Task to complete: Could you copy out everything from "df.select(log(value_col)) // natural" down to "for invalid inputs." in the Logarithm reference page, word for word?

Source document:
Logarithm¶
Overview¶
The Logarithm expression computes the logarithm of a value with a specified base. It supports both custom base logarithms and natural logarithm (using Euler's number as the base). The expression returns null if either the base or the value is less than or equal to zero.
Syntax¶
// DataFrame API
import org.apache.spark.sql.functions._
df.select(log(base_col, value_col))
df.select(log(value_col)) // natural logarithm
Arguments¶
| Argument | Type | Description |
|---|---|---|
| base | Expression (Double) | The base of the logarithm. Must be greater than 0. For natural log, uses Euler's number |
| value | Expression (Double) | The value to compute the logarithm for. Must be greater than 0 |
Return Type¶
Double - returns the logarithm result as a double-precision floating point number, or null for invalid inputs.

Data listing:
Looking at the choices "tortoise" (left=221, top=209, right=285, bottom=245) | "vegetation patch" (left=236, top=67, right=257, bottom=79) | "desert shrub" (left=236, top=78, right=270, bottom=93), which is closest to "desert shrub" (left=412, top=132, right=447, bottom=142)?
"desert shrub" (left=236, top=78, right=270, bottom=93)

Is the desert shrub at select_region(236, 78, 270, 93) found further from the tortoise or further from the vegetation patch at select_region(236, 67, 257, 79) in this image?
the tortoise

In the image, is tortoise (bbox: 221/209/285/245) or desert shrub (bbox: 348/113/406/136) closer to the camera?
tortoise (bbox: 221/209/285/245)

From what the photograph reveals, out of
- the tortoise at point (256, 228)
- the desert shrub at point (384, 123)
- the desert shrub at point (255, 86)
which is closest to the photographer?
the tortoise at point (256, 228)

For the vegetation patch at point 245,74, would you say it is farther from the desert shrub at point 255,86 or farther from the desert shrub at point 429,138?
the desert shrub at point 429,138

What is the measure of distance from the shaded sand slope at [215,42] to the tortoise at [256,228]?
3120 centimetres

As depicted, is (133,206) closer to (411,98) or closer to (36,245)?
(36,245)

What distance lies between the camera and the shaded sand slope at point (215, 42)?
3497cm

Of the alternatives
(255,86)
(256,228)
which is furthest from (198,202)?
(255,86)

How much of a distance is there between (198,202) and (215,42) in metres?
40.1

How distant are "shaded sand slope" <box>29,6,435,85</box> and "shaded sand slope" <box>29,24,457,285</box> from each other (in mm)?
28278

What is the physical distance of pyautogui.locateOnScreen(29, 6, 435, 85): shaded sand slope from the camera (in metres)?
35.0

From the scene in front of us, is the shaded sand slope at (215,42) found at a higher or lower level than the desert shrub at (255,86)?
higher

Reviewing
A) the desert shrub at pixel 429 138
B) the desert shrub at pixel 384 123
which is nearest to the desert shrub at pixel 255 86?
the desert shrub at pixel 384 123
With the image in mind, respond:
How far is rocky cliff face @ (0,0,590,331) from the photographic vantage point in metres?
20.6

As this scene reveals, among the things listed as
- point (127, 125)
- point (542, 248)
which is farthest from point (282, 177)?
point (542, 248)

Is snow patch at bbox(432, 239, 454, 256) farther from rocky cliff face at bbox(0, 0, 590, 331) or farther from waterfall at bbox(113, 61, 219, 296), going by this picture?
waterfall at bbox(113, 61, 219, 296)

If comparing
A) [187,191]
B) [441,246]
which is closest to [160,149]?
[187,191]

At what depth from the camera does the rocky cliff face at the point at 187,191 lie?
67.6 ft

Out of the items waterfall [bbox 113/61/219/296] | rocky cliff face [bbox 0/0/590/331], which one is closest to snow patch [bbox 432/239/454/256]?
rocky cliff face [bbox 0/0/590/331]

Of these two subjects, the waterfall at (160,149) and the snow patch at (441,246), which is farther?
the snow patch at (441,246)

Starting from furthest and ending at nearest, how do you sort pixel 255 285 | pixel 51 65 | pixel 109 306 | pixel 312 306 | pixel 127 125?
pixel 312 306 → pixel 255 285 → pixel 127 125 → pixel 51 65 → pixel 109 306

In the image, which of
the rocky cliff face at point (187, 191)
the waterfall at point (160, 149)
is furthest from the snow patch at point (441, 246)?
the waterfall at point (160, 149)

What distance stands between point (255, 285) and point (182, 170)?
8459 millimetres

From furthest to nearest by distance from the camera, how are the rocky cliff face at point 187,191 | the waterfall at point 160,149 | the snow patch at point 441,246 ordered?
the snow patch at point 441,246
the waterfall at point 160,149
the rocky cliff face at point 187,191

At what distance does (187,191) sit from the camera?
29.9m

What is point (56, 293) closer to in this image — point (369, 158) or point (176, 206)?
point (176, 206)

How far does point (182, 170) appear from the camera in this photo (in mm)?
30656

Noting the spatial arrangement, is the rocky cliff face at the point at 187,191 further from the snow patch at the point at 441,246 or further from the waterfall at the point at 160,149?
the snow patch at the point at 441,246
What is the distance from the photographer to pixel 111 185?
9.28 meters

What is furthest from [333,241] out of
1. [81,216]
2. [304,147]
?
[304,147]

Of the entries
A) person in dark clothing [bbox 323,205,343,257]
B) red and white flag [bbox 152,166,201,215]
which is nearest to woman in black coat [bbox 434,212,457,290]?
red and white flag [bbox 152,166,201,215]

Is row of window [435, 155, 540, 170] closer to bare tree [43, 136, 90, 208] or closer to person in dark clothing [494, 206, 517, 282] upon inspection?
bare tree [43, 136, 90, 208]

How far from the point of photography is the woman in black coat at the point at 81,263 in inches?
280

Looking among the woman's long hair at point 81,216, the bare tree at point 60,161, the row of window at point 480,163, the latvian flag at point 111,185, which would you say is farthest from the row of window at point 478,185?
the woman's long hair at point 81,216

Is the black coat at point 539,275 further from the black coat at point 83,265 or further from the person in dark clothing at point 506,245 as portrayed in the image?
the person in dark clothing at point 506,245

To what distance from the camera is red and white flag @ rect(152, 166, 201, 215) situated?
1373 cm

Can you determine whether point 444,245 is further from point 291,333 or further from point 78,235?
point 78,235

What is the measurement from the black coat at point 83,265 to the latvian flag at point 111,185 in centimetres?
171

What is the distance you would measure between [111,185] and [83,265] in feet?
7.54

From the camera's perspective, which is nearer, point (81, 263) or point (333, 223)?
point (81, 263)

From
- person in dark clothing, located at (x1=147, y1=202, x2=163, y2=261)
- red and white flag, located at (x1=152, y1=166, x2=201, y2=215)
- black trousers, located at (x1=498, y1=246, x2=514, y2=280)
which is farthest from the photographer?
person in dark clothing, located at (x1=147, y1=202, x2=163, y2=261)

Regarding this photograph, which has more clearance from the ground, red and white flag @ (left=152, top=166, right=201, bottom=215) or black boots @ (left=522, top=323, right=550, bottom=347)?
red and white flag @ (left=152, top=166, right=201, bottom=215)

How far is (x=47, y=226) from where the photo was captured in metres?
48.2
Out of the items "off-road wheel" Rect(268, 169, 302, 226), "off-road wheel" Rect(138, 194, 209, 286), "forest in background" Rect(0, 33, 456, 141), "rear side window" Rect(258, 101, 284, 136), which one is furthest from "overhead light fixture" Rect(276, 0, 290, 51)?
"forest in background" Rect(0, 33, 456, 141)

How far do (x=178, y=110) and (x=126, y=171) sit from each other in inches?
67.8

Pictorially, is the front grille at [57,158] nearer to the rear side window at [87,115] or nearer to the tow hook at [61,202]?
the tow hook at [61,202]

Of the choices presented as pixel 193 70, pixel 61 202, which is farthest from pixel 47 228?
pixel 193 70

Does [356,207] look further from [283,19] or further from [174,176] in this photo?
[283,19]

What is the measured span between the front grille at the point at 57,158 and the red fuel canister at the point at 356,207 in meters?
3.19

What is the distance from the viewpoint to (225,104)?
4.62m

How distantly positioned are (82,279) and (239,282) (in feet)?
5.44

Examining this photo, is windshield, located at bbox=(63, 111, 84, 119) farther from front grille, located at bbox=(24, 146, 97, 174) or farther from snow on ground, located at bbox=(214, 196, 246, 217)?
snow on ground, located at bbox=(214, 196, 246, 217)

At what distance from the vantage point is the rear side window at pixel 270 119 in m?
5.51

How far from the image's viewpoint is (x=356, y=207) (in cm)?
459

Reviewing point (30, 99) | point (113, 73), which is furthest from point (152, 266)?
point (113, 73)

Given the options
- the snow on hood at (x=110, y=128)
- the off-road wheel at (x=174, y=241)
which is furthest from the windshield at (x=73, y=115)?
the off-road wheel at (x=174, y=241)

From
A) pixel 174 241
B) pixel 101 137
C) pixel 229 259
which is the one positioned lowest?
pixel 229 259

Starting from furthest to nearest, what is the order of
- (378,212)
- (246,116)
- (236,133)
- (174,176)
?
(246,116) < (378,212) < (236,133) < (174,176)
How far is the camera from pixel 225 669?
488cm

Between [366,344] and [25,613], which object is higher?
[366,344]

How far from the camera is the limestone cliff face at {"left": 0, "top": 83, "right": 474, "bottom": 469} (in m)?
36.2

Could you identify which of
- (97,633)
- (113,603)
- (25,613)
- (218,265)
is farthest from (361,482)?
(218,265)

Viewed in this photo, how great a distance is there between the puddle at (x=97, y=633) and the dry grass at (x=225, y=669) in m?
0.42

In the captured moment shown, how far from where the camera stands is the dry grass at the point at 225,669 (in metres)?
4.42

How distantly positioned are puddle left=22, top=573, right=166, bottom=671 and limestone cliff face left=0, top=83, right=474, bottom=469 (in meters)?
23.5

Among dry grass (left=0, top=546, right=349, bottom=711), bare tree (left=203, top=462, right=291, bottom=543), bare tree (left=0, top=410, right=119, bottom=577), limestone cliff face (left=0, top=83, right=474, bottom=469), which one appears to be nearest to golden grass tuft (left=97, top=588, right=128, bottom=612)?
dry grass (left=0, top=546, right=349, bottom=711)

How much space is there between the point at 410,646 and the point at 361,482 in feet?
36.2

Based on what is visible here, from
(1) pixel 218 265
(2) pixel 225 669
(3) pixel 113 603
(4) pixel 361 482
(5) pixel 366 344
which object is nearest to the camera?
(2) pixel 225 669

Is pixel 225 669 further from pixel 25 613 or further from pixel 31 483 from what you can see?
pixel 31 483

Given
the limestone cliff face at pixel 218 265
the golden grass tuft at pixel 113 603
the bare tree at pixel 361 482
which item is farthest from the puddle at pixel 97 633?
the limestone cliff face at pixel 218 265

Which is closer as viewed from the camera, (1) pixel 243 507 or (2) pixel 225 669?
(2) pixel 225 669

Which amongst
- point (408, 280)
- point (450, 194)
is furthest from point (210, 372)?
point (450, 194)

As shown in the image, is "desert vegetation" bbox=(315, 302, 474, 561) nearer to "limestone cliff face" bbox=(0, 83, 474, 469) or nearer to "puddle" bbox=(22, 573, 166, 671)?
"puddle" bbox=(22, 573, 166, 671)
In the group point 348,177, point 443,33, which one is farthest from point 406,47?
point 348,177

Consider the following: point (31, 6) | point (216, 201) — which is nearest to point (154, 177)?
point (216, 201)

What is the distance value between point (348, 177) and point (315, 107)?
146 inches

Exercise response:
df.select(log(value_col)) // natural logarithm
Arguments¶
| Argument | Type | Description |
|---|---|---|
| base | Expression (Double) | The base of the logarithm. Must be greater than 0. For natural log, uses Euler's number |
| value | Expression (Double) | The value to compute the logarithm for. Must be greater than 0 |
Return Type¶
Double - returns the logarithm result as a double-precision floating point number, or null for invalid inputs.